The regulation applies to all Class A, B, and S 121.5/243 MHz EPIRBs. It does not affect 121.5/243 MHz man overboard devices which are designed to work directly with a base alerting unit only and not with the satellite system.

This change, in large part, was brought about by the unreliability of the 121.5/243 MHz beacons in an emergency situation. Data reveals that with a 121.5 MHz beacon, only one alert out of every 50 is a genuine distress situation. This has a significant effect on expending the limited resources of search and rescue personnel and platforms. With 406 MHz beacons, false alerts have been reduced significantly, and, when properly registered, can usually be resolved with a telephone call to the beacon owner. Consequently, real alerts can receive the attention they deserve.

When a 406 MHz beacon signal is received, search and rescue personnel can retrieve information from a registration database. This includes the beacon owner's contact information, emergency contact information, and vessel/aircraft identifying characteristics. Having this information allows the Coast Guard and Coast Guard Auxiliary, or other rescue personnel, to respond appropriately.

In the U.S., users are required by law to directly register their beacon in the U.S. 406 MHz Beacon Registration Database by calling 1-888-212-SAVE. Other users can register their beacon in their country's national beacon registration database or, if no national database is available, in the International Beacon Registration Database at https://www.406registration.com.

The United States Coast Guard is the lead agency for coordinating national maritime search and rescue policy and is responsible for providing search and rescue services on, under and over assigned international waters and waters subject to United States jurisdiction.

The United States Coast Guard Auxiliary is composed of uniformed, non-military volunteer's who assist the Coast Guard in all of its varied missions, except for military and direct law enforcement.
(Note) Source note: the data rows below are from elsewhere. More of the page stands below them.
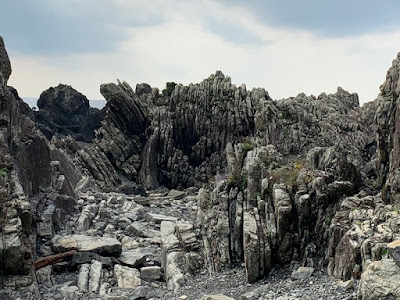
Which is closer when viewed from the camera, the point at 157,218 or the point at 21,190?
the point at 21,190

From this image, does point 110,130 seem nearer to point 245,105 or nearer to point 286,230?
point 245,105

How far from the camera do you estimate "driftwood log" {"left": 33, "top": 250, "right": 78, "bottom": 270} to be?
19.1 m

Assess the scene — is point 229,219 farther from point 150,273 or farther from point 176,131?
point 176,131

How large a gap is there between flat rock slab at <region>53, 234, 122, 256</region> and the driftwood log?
2.19 feet

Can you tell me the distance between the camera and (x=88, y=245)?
71.4ft

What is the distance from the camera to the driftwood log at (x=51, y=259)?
1914cm

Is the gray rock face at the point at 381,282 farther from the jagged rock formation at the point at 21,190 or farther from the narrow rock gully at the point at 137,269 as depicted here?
the jagged rock formation at the point at 21,190

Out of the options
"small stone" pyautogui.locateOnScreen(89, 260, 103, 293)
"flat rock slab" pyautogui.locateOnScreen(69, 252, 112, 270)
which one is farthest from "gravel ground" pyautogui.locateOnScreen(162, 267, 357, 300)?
"flat rock slab" pyautogui.locateOnScreen(69, 252, 112, 270)

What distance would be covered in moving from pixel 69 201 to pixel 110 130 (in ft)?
92.1

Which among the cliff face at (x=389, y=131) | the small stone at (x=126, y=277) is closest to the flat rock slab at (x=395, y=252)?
the cliff face at (x=389, y=131)

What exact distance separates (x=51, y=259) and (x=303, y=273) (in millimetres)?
12250

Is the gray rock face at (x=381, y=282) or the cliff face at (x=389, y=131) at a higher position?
the cliff face at (x=389, y=131)

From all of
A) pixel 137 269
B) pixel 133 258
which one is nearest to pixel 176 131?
pixel 133 258

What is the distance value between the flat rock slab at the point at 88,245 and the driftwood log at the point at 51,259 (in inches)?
26.2
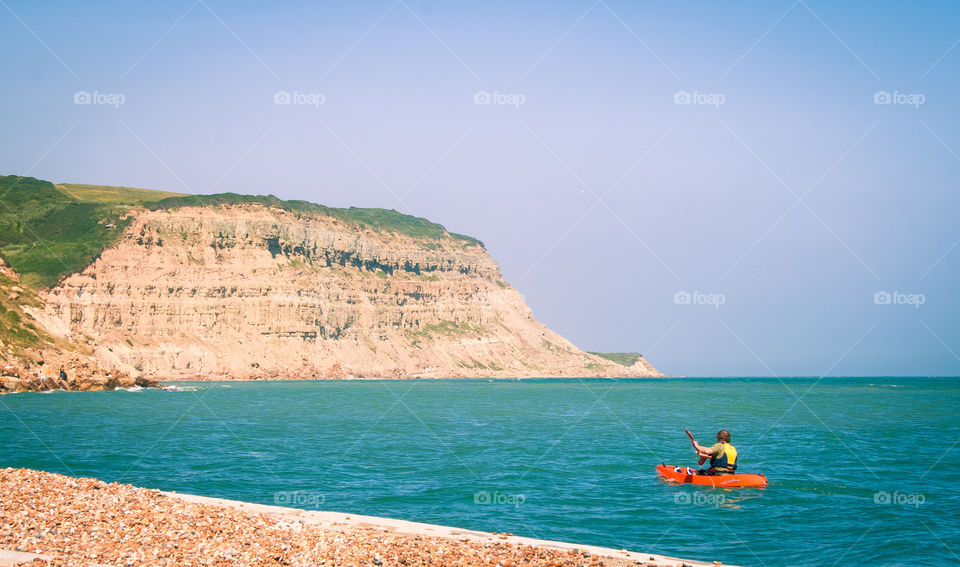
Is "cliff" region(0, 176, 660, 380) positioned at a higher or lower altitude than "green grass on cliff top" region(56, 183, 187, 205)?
lower

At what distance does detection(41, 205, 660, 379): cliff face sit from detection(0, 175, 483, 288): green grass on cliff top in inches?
110

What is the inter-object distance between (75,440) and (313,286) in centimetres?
10165

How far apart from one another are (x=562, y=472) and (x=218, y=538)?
1411 cm

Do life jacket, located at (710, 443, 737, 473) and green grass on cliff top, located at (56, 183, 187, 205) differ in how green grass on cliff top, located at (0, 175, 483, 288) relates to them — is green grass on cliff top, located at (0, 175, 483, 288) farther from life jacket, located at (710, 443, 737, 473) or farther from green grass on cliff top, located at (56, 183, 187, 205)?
life jacket, located at (710, 443, 737, 473)

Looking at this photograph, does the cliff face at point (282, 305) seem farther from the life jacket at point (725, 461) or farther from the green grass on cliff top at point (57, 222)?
the life jacket at point (725, 461)

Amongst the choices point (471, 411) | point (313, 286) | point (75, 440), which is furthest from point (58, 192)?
point (75, 440)

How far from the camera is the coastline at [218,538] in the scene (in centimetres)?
1167

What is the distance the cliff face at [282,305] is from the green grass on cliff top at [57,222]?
279cm

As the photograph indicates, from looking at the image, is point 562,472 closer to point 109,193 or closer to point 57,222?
point 57,222

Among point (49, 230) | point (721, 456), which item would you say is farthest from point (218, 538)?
point (49, 230)

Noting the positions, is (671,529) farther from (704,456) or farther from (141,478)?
(141,478)

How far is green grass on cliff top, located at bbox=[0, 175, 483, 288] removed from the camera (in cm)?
10656

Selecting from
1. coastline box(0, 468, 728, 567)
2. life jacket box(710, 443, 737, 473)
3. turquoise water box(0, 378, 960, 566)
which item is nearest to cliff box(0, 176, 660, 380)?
turquoise water box(0, 378, 960, 566)

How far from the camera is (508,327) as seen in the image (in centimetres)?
17900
These men and women can be found on the nation's waterways, in the air, in classrooms and on the dock, performing Maritime Domain Awareness patrols, safety patrols, vessel safety checks and public education.

The United States Coast Guard Auxiliary was founded in 1939 by an Act of Congress as the U.S. Coast Guard Reserve and re-designated as the Auxiliary in 1941. Its 30,000 members donate millions of hours annually in support of Coast Guard missions.